Beberapa menit kemudian Faris kembali dan membawa payung biru milik perempuan itu.

"Nih" Faris menyodorkan payung itu dan langsung diterima oleh perempuan didepannya "terima kasih"

"Hm, it's okay. Lagipula saya nggak butuh payung" lagi. Perempuan itu tersenyum, membuat Faris teringat bagaimana di dua pertemuan mereka, perempuan itu selalu bermain hujan.

"Hmm" Faris menatap pintu di depannya kemudian kembali menatap perempuan itu, Faris tersentak ketika perempuan itu terus memperhatikannya.

"Kenapa?" Perempuan itu mengerjab kemudian menggeleng kecil dan tersenyum, ia mengulurkan tangannya "Raina. Nama saya Raina"

"Ah, saya Faris" sahut Faris sembari menyambut uluran tangan Raina.

"Dokter Faris?"

"Ah? Oiya, saya dokter dirumah sakit Airlangga" Raina mengangguk paham.

"Kamu buat apa disini?"

"Eung-ngh saya cuman bantu-bantu teman saya buat sosialisasi di sini nanti"

"Oh sosialisasi"

"Kamu? Disini ada urusan apa?"

"Saya ada perlu sama kakak saya, tapi dia sedang rapat di dalam makanya saya tunggu disini"

"Gitu yah"

Pintu terbuka membuat keduanya menoleh, Faris sedikit termundur karena terkejut.

"Loh? Faris, ngapain kamu disini?" Tanya Aini sembari melirik kedua manusia didepannya.

"Ah ga ada, tadi saya cuman mengembalikan payung milik Ra-- Raina?" Jawab Faris sedikit kaku, karena hampir melupakan nama perempuan yang ada di sampingnya itu.

"Kamu kenal dokter Faris, Ra?"

"Baru kenal kak. Oh iya kak, bisa bicara sebentar?" Raina mengerling ke arah kakaknya -Kinan- untuk segera berbicara berdua.

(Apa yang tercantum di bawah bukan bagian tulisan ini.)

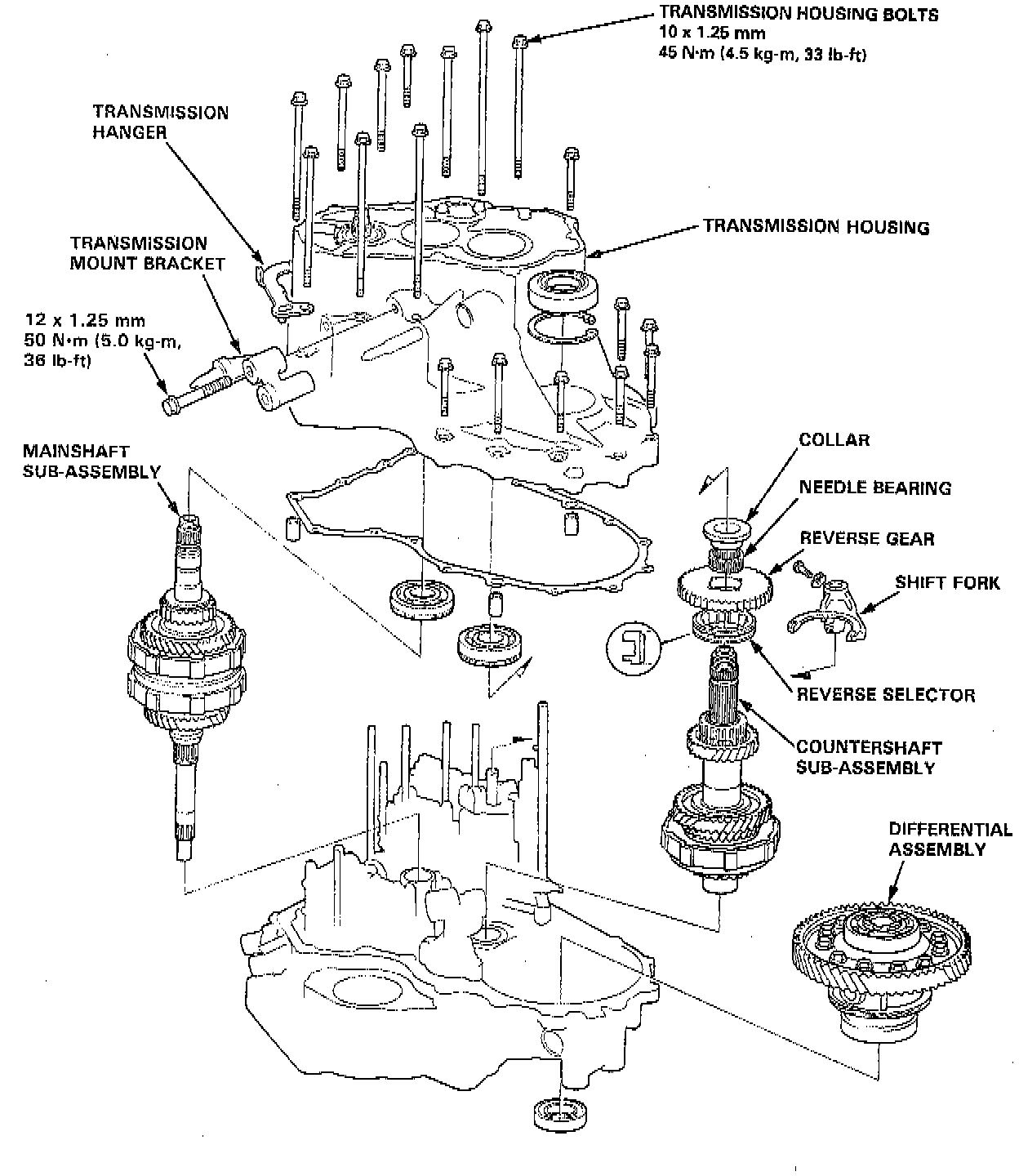 TRANSMISSION HOUSING BOLTS
10 x 1.25 mm
45 N·m (4.5 kg-m, 33 lb-ft)

TRANSMISSION HANGER

TRANSMISSION HOUSING

TRANSMISSION MOUNT BRACKET

12 x 1.25 mm
50 N·m (5.0 kg-m, 36 lb-ft)

MAINSHAFT SUB-ASSEMBLY

COLLAR

NEEDLE BEARING

REVERSE GEAR

SHIFT FORK

REVERSE SELECTOR

COUNTERSHAFT SUB-ASSEMBLY

DIFFERENTIAL ASSEMBLY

"Oiya. Kalau gitu saya permisi dulu Dokter Aini, Dokter Akbar, dan Dokter Faris"

"Iya Bu, kami juga permisi"

"Assalamualaikum"

"Waalaikumusalam" Raina tersenyum ke arah ketiga dokter di hadapannya kemudian melangkah mengikuti Kinan masuk kedalam ruangannya.

"Kalian kenal dimana?" Tanya Akbar begitu mereka melangkah meninggalkan ruang kepala sekolah.

"Hmm, rumah sakit" jawab Faris sedikit tidak yakin, soalnya pertemuan mereka saat itu belum bisa dikatakan benar-benar kenal. Ia bahkan baru tau nama perempuan itu.